►

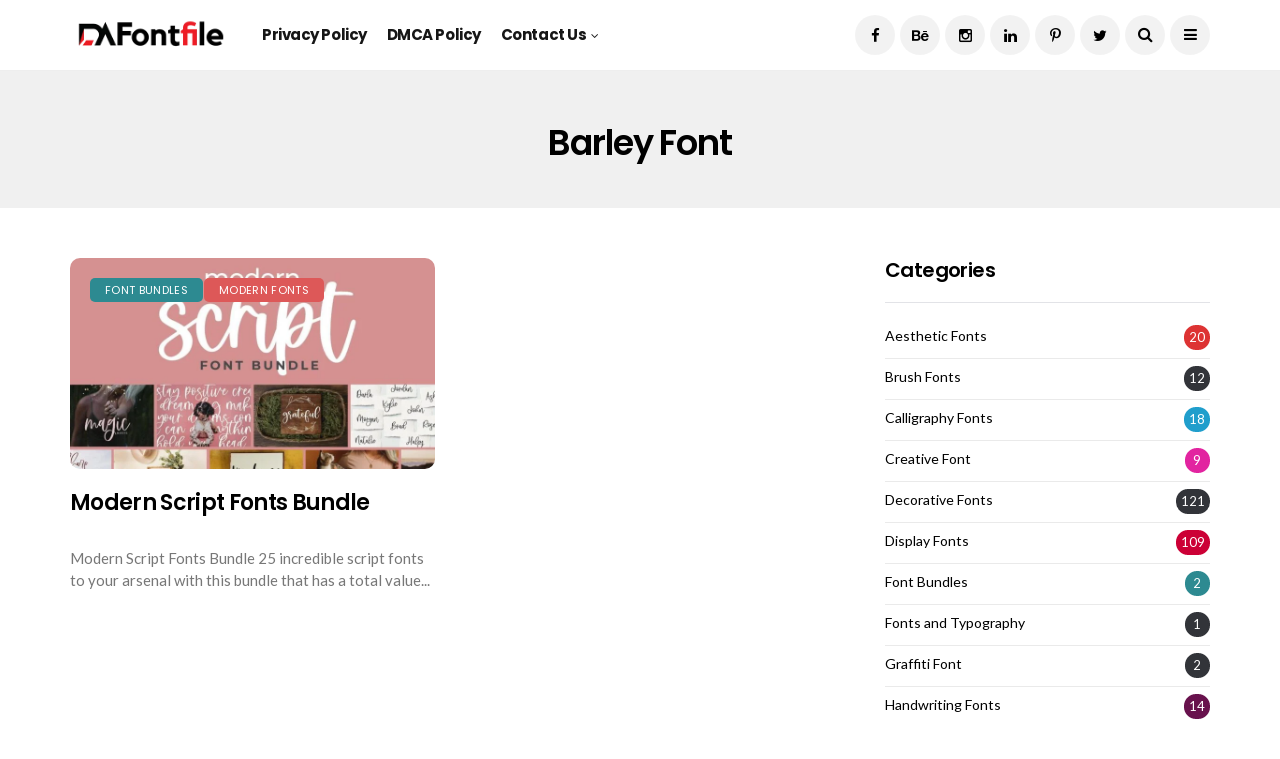

--- FILE ---
content_type: text/html; charset=utf-8
request_url: https://www.google.com/recaptcha/api2/aframe
body_size: 267
content:
<!DOCTYPE HTML><html><head><meta http-equiv="content-type" content="text/html; charset=UTF-8"></head><body><script nonce="6bb-dgqi9OGZmVCc-HjKcw">/** Anti-fraud and anti-abuse applications only. See google.com/recaptcha */ try{var clients={'sodar':'https://pagead2.googlesyndication.com/pagead/sodar?'};window.addEventListener("message",function(a){try{if(a.source===window.parent){var b=JSON.parse(a.data);var c=clients[b['id']];if(c){var d=document.createElement('img');d.src=c+b['params']+'&rc='+(localStorage.getItem("rc::a")?sessionStorage.getItem("rc::b"):"");window.document.body.appendChild(d);sessionStorage.setItem("rc::e",parseInt(sessionStorage.getItem("rc::e")||0)+1);localStorage.setItem("rc::h",'1769684738119');}}}catch(b){}});window.parent.postMessage("_grecaptcha_ready", "*");}catch(b){}</script></body></html>

--- FILE ---
content_type: application/javascript; charset=utf-8
request_url: https://fundingchoicesmessages.google.com/f/AGSKWxVDLpnuO9lxlRgf7iHbbqETIMfiVOJtd0YcySHXGzbQliN8-Sn1nVyJpXLsMW1bVOsaNi4AlqGcjNMZ9kwNVOTmtevChiQhB41BazTzzbU_xMN9CdV9wj4NKrfQTQKMoCvWzZfwKwWReo0AeDQ_L6hLSE6oATHGpjGrIkWyzx_RGpitJ9xHIAmjMeKV/_/css/adz./js/youmuffpu.js/ads-01./zxy?-ad/iframe/
body_size: -1284
content:
window['3ef2d20c-ade9-4e52-a642-102fdbc025da'] = true;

◄

### [Task directions]
Word for word, repeat all of the entries above, leaving out the pictures.

### [Response area]
--- FILE ---
content_type: text/html; charset=utf-8
request_url: https://www.google.com/recaptcha/api2/aframe
body_size: 267
content:
<!DOCTYPE HTML><html><head><meta http-equiv="content-type" content="text/html; charset=UTF-8"></head><body><script nonce="6bb-dgqi9OGZmVCc-HjKcw">/** Anti-fraud and anti-abuse applications only. See google.com/recaptcha */ try{var clients={'sodar':'https://pagead2.googlesyndication.com/pagead/sodar?'};window.addEventListener("message",function(a){try{if(a.source===window.parent){var b=JSON.parse(a.data);var c=clients[b['id']];if(c){var d=document.createElement('img');d.src=c+b['params']+'&rc='+(localStorage.getItem("rc::a")?sessionStorage.getItem("rc::b"):"");window.document.body.appendChild(d);sessionStorage.setItem("rc::e",parseInt(sessionStorage.getItem("rc::e")||0)+1);localStorage.setItem("rc::h",'1769684738119');}}}catch(b){}});window.parent.postMessage("_grecaptcha_ready", "*");}catch(b){}</script></body></html>

--- FILE ---
content_type: application/javascript; charset=utf-8
request_url: https://fundingchoicesmessages.google.com/f/AGSKWxVDLpnuO9lxlRgf7iHbbqETIMfiVOJtd0YcySHXGzbQliN8-Sn1nVyJpXLsMW1bVOsaNi4AlqGcjNMZ9kwNVOTmtevChiQhB41BazTzzbU_xMN9CdV9wj4NKrfQTQKMoCvWzZfwKwWReo0AeDQ_L6hLSE6oATHGpjGrIkWyzx_RGpitJ9xHIAmjMeKV/_/css/adz./js/youmuffpu.js/ads-01./zxy?-ad/iframe/
body_size: -1284
content:
window['3ef2d20c-ade9-4e52-a642-102fdbc025da'] = true;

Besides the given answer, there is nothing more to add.